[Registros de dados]
----------

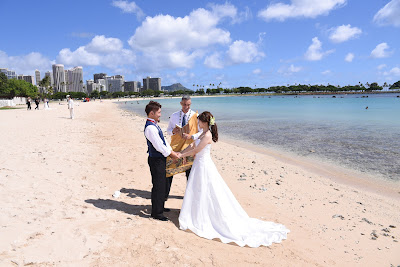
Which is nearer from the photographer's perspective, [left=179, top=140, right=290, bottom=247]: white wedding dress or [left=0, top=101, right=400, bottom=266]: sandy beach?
[left=0, top=101, right=400, bottom=266]: sandy beach

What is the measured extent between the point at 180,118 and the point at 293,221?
3.42 meters

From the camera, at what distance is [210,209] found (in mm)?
4781

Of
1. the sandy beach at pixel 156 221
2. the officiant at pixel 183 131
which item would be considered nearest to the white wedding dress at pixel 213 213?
the sandy beach at pixel 156 221

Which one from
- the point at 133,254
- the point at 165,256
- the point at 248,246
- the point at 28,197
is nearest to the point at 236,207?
the point at 248,246

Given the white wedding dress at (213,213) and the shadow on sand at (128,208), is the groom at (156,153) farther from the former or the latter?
the white wedding dress at (213,213)

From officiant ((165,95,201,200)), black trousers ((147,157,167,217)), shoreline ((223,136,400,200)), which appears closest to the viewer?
black trousers ((147,157,167,217))

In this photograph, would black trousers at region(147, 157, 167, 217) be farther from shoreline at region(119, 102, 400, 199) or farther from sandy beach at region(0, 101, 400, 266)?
shoreline at region(119, 102, 400, 199)

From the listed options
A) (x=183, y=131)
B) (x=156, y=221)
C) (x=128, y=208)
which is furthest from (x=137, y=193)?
(x=183, y=131)

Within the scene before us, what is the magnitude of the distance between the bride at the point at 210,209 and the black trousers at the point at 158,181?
1.77 feet

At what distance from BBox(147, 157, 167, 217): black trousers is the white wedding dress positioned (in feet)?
1.79

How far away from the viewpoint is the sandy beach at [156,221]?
156 inches

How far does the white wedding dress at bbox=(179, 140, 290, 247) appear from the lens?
464cm

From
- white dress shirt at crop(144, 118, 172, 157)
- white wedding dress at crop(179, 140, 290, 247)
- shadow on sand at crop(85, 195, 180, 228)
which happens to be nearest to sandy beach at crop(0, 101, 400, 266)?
shadow on sand at crop(85, 195, 180, 228)

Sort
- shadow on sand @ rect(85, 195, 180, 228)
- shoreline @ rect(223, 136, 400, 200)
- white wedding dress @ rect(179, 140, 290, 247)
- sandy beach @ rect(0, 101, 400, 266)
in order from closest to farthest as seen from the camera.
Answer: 1. sandy beach @ rect(0, 101, 400, 266)
2. white wedding dress @ rect(179, 140, 290, 247)
3. shadow on sand @ rect(85, 195, 180, 228)
4. shoreline @ rect(223, 136, 400, 200)
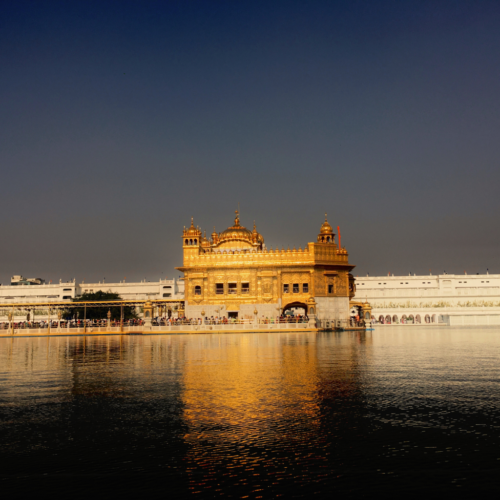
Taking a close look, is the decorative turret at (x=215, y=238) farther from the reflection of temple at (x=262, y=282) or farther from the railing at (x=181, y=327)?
the railing at (x=181, y=327)

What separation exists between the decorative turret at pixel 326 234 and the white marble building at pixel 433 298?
48.9 m

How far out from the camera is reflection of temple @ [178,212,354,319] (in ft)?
184

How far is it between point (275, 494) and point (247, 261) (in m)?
50.5

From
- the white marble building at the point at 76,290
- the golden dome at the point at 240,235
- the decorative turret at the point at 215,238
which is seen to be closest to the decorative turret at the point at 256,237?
the golden dome at the point at 240,235

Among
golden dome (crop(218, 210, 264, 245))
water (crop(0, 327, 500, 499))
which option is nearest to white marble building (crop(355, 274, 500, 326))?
golden dome (crop(218, 210, 264, 245))

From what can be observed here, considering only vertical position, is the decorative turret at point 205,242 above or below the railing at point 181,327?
above

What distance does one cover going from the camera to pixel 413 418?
9664 mm

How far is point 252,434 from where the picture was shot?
338 inches

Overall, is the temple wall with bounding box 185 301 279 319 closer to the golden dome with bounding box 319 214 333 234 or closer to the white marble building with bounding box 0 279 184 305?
the golden dome with bounding box 319 214 333 234

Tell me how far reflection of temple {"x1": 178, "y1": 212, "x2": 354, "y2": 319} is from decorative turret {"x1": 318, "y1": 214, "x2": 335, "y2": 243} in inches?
87.4

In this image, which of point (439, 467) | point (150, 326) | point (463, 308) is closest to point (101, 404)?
point (439, 467)

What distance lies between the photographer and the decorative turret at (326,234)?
59094 millimetres

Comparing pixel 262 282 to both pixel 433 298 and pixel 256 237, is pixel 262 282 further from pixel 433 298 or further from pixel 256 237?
pixel 433 298

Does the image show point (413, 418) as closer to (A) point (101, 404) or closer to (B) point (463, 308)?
(A) point (101, 404)
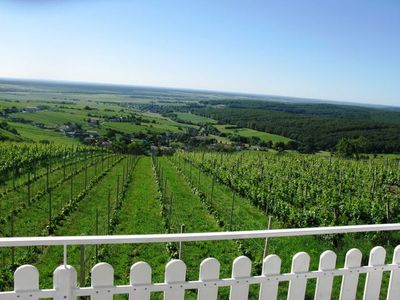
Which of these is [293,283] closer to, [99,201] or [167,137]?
[99,201]

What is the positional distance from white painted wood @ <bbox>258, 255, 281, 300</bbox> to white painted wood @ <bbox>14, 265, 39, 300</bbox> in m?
1.54

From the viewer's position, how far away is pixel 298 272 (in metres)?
2.77

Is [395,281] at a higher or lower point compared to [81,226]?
higher

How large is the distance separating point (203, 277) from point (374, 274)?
151cm

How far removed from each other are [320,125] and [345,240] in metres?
87.1

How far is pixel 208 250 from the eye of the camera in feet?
30.5

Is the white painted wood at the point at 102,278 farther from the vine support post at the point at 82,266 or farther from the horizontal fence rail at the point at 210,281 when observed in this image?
the vine support post at the point at 82,266

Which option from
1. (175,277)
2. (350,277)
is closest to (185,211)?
(350,277)

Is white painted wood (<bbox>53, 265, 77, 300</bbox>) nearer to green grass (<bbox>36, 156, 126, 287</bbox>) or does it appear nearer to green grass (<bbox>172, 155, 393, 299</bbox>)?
green grass (<bbox>36, 156, 126, 287</bbox>)

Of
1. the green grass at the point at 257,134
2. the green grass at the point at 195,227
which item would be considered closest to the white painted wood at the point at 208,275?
the green grass at the point at 195,227

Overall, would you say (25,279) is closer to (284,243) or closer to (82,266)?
(82,266)

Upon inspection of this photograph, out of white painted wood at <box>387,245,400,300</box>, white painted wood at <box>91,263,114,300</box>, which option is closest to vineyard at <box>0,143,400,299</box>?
white painted wood at <box>91,263,114,300</box>

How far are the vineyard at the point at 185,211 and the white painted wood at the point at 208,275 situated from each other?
894mm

----------

→ Tarefa
Você pode copiar todos os registros acima, linha por linha e sem alterar nada, deixando as imagens de fora?

→ Resposta à tarefa
Which is nearer from the photographer's perspective, [left=179, top=140, right=290, bottom=247]: white wedding dress or [left=0, top=101, right=400, bottom=266]: sandy beach?
[left=0, top=101, right=400, bottom=266]: sandy beach

What is the measured extent between the point at 180,118 and the point at 293,221?
3.42 meters

From the camera, at what distance is [210,209] found (in mm)?
4781

Of
1. the sandy beach at pixel 156 221
2. the officiant at pixel 183 131
which item would be considered nearest to the white wedding dress at pixel 213 213?
the sandy beach at pixel 156 221

Which one from
- the point at 133,254
- the point at 165,256
- the point at 248,246
- the point at 28,197
is nearest to the point at 236,207?
the point at 248,246

Given the white wedding dress at (213,213) and the shadow on sand at (128,208), is the groom at (156,153) farther from the former or the latter?
the white wedding dress at (213,213)

From officiant ((165,95,201,200)), black trousers ((147,157,167,217)), shoreline ((223,136,400,200)), which appears closest to the viewer?
black trousers ((147,157,167,217))

In this photograph, would black trousers at region(147, 157, 167, 217) be farther from shoreline at region(119, 102, 400, 199) or farther from sandy beach at region(0, 101, 400, 266)?
shoreline at region(119, 102, 400, 199)

From the listed options
A) (x=183, y=131)
B) (x=156, y=221)
C) (x=128, y=208)
which is furthest from (x=137, y=193)?
(x=183, y=131)

Within the scene before us, what is the magnitude of the distance between the bride at the point at 210,209 and the black trousers at the point at 158,181?
1.77 feet

At what distance from BBox(147, 157, 167, 217): black trousers is the white wedding dress positioned (in feet)?
1.79

How far away from the viewpoint is the sandy beach at [156,221]?
156 inches

How far does the white wedding dress at bbox=(179, 140, 290, 247) appear from the lens?
464cm

From
- white dress shirt at crop(144, 118, 172, 157)
- white wedding dress at crop(179, 140, 290, 247)
- shadow on sand at crop(85, 195, 180, 228)
which happens to be nearest to sandy beach at crop(0, 101, 400, 266)?
shadow on sand at crop(85, 195, 180, 228)

Sort
- shadow on sand @ rect(85, 195, 180, 228)
- shoreline @ rect(223, 136, 400, 200)
- white wedding dress @ rect(179, 140, 290, 247)
- sandy beach @ rect(0, 101, 400, 266)
in order from closest to farthest as seen from the camera.
Answer: 1. sandy beach @ rect(0, 101, 400, 266)
2. white wedding dress @ rect(179, 140, 290, 247)
3. shadow on sand @ rect(85, 195, 180, 228)
4. shoreline @ rect(223, 136, 400, 200)
Taking a close look, is the decorative turret at (x=215, y=238) farther from the reflection of temple at (x=262, y=282) or farther from the railing at (x=181, y=327)?
the railing at (x=181, y=327)

What separation exists between the decorative turret at pixel 326 234 and the white marble building at pixel 433 298?
48.9 m

How far out from the camera is reflection of temple @ [178,212,354,319] (in ft)?
184

How far is it between point (275, 494) and point (247, 261) (in m)?
50.5

From
- the white marble building at the point at 76,290
- the golden dome at the point at 240,235
- the decorative turret at the point at 215,238
which is seen to be closest to the decorative turret at the point at 256,237?
the golden dome at the point at 240,235

Among
golden dome (crop(218, 210, 264, 245))
water (crop(0, 327, 500, 499))
which option is nearest to white marble building (crop(355, 274, 500, 326))?
golden dome (crop(218, 210, 264, 245))

From what can be observed here, considering only vertical position, is the decorative turret at point 205,242 above or below the railing at point 181,327?
above

What distance does one cover going from the camera to pixel 413 418?
9664 mm

How far is point 252,434 from where the picture was shot?
338 inches

Overall, is the temple wall with bounding box 185 301 279 319 closer to the golden dome with bounding box 319 214 333 234 or closer to the white marble building with bounding box 0 279 184 305?
the golden dome with bounding box 319 214 333 234

Tell me how far reflection of temple {"x1": 178, "y1": 212, "x2": 354, "y2": 319} is from decorative turret {"x1": 318, "y1": 214, "x2": 335, "y2": 243} in inches?
87.4

In this image, which of point (439, 467) | point (150, 326) | point (463, 308) is closest to point (101, 404)?
point (439, 467)

What distance lies between the photographer and the decorative turret at (326,234)?
59094 millimetres

Comparing pixel 262 282 to both pixel 433 298 and pixel 256 237, is pixel 262 282 further from pixel 433 298 or further from pixel 256 237?
pixel 433 298

Does the image show point (413, 418) as closer to (A) point (101, 404) or closer to (B) point (463, 308)?
(A) point (101, 404)
Which of these is [293,283] closer to, [99,201] or [167,137]?
[99,201]

What is the positional distance from white painted wood @ <bbox>258, 255, 281, 300</bbox> to white painted wood @ <bbox>14, 265, 39, 300</bbox> in m?
1.54

From the viewer's position, how far away is pixel 298 272 (in metres)?
2.77

Is [395,281] at a higher or lower point compared to [81,226]?
higher

How large is the distance separating point (203, 277) from point (374, 274)?
151cm

How far removed from each other are [320,125] and [345,240] in metres?
87.1

How far is pixel 208 250 from the eye of the camera in feet?
30.5

Is the white painted wood at the point at 102,278 farther from the vine support post at the point at 82,266 or farther from the horizontal fence rail at the point at 210,281 when observed in this image?
the vine support post at the point at 82,266

Which option from
1. (175,277)
2. (350,277)
is closest to (185,211)?
(350,277)

Is white painted wood (<bbox>53, 265, 77, 300</bbox>) nearer to green grass (<bbox>36, 156, 126, 287</bbox>) or does it appear nearer to green grass (<bbox>172, 155, 393, 299</bbox>)?
green grass (<bbox>36, 156, 126, 287</bbox>)

Of
1. the green grass at the point at 257,134
2. the green grass at the point at 195,227
which item would be considered closest to the white painted wood at the point at 208,275?
the green grass at the point at 195,227

Overall, would you say (25,279) is closer to (284,243) or closer to (82,266)?
(82,266)

Upon inspection of this photograph, out of white painted wood at <box>387,245,400,300</box>, white painted wood at <box>91,263,114,300</box>, which option is closest to vineyard at <box>0,143,400,299</box>?
white painted wood at <box>91,263,114,300</box>

How far are the vineyard at the point at 185,211 and the white painted wood at the point at 208,275 situated from each other?
894mm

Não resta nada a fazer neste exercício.